Renewable Energy World 9/2007

Renewable Energy – With the solar industry growing so quickly, US states are eager to make themselves attractive places for solar manufacturers to set up plants. Lisa Cohn looks at what solar companies are looking for in a potential new location and what incentives the states are offering to try colure them.

Nearly a year ago, Christopher Dymond, a senior energy analyst for the US state of Oregon’s Department of Energy, decide it was time to brief the Oregon Governor’s Office and state officials about the huge potential for attracting photovoltaic (PV) solar manufacturers to the state – a potential that the Renewable Energy Project had recently identified as worth $910 million in investment in Oregon by 2015.

In addition to telling the officials about the report – which pegged Oregon as among the top 10 states likely to benefit from the creation of jobs by the solar industry – Dymon stressed the need to move quickly. “I told them the PV solar manufacturers were looking to build now,’ he says. “The window wouldn’t be open long. It seemed right to push harder than I had in the past.”

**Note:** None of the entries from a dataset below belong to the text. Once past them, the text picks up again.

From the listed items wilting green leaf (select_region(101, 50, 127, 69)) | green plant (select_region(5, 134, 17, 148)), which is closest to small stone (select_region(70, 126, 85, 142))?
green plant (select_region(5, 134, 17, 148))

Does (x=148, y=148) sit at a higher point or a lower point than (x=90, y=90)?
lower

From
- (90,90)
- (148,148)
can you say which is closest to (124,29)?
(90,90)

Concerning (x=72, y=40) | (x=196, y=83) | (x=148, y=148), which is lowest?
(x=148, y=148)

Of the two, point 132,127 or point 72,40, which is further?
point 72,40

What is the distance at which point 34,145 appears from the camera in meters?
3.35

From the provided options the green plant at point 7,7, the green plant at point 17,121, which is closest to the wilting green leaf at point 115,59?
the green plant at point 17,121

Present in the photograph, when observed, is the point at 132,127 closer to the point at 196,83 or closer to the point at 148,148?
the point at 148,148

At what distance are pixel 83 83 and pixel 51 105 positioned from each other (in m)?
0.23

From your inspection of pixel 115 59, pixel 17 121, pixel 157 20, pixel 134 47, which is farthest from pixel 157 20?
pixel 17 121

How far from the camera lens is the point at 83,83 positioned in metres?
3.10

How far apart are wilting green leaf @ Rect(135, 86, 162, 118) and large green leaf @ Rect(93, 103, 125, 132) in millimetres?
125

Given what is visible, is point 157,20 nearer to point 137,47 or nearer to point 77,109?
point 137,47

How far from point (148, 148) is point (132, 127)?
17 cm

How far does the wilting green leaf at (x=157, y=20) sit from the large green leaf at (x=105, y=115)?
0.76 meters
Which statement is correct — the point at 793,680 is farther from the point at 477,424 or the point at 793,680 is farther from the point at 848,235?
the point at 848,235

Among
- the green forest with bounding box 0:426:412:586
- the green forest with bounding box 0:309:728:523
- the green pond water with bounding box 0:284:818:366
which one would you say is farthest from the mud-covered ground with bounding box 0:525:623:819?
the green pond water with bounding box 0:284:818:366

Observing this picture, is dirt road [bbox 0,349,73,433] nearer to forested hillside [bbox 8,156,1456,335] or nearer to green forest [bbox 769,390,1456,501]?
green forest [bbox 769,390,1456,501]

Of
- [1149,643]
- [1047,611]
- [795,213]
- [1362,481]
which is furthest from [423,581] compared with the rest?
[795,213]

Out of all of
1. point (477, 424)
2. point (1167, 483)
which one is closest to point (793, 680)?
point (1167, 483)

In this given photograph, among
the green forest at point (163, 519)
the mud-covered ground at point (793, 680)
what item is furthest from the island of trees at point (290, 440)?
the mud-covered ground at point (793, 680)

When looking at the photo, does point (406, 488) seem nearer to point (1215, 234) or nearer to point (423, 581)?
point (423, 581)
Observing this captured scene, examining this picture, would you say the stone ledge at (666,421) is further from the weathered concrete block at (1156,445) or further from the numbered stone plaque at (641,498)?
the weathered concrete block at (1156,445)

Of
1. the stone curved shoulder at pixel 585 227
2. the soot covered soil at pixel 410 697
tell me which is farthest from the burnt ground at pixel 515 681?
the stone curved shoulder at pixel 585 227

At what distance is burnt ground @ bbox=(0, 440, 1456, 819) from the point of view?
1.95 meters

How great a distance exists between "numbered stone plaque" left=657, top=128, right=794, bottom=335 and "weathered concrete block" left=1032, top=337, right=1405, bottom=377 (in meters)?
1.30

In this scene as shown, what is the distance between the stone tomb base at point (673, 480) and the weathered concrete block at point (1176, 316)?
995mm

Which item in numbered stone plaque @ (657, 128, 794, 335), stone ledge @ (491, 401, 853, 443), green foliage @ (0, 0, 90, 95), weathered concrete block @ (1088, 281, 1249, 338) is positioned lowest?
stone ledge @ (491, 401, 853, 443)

At that meeting, the Governor’s staff and state development officials were shocked to learn that in 2006, solar manufacturing surpassed all other uses of silicon, he says. They were also surprised to learn that the speed at which the PV solar manufacturing industry was doubling its output was increasing. That means end-user costs were dropping. ‘With every doubling of output, you get an 18% reduction in solar costs,’ he says. What’s more, he told the officials, the PV solar industry was growing at more than 35% per year.